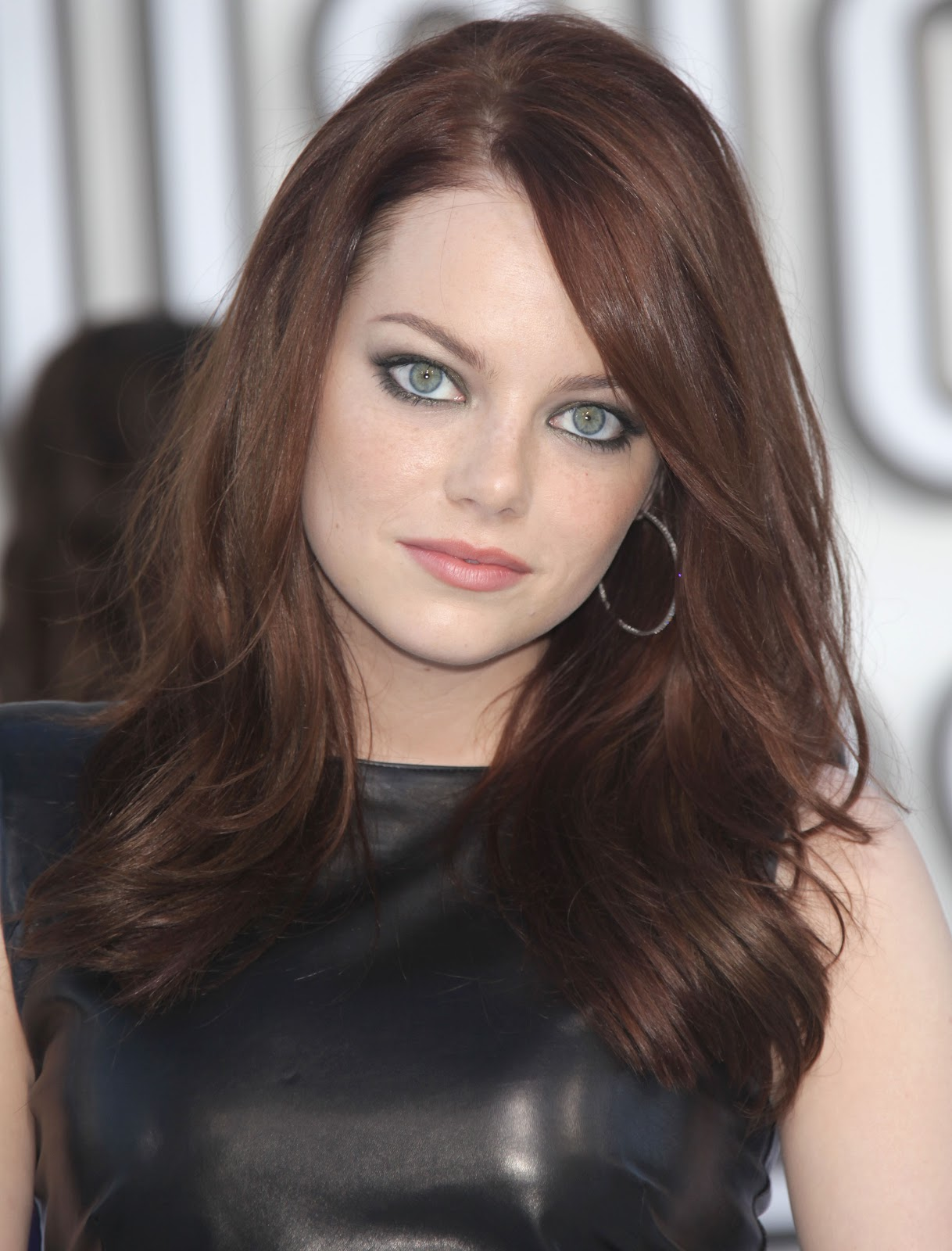 Emma Stone pictures gallery (22) | Film Actresses
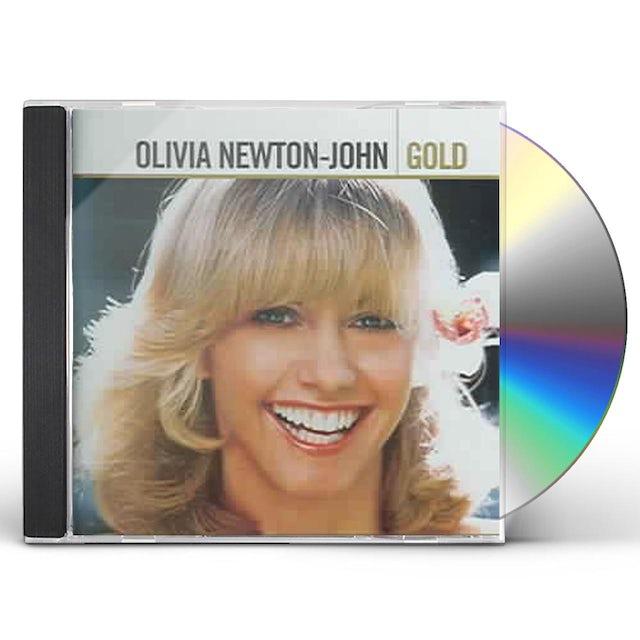 Olivia Newton John GOLD CD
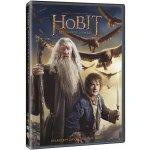 Hobit: Bitva pěti armád DVD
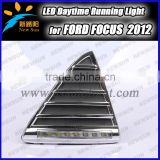 Car LED DRL for Ford Front Triangular Grille LED daytime running light,6000k 12v 1w*8 high power ford drl led light for Focus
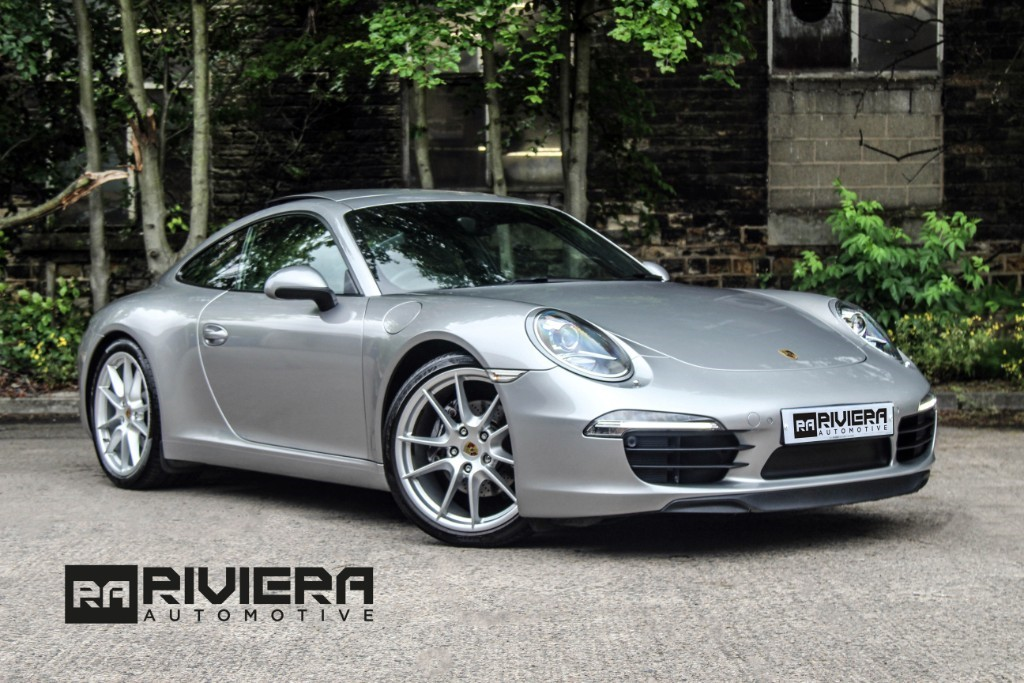 used Porsche 911 3.4 991 Carrera 2dr in west-yorkshire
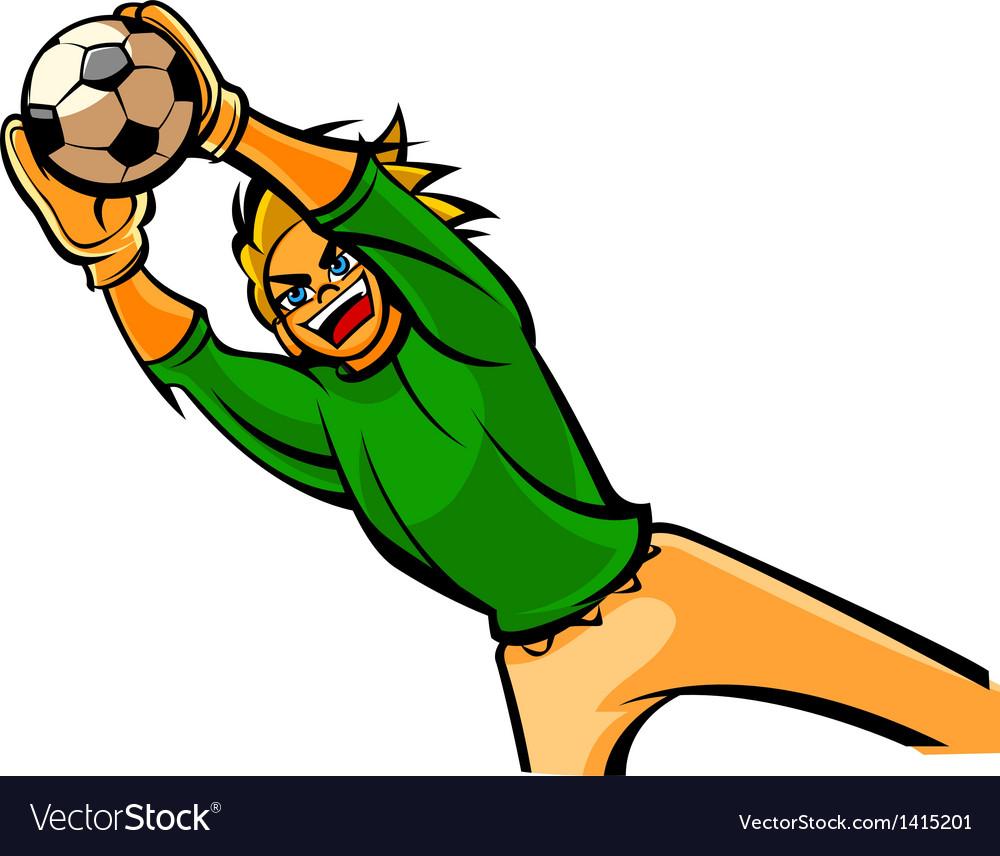 Close-up of man playing ball vector image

ABOUT THIS EXERCISE ▸
Your task is to set down exactly the lines that run from the line holding "Hobit: Bitva pěti armád DVD" through the close of the entries, including both ends. Pictures stay out.

EXERCISE OUTPUT ▸
 Hobit: Bitva pěti armád DVD
 Car LED DRL for Ford Front Triangular Grille LED daytime running light,6000k 12v 1w*8 high power ford drl led light for Focus
 used Porsche 911 3.4 991 Carrera 2dr in west-yorkshire
 Close-up of man playing ball vector image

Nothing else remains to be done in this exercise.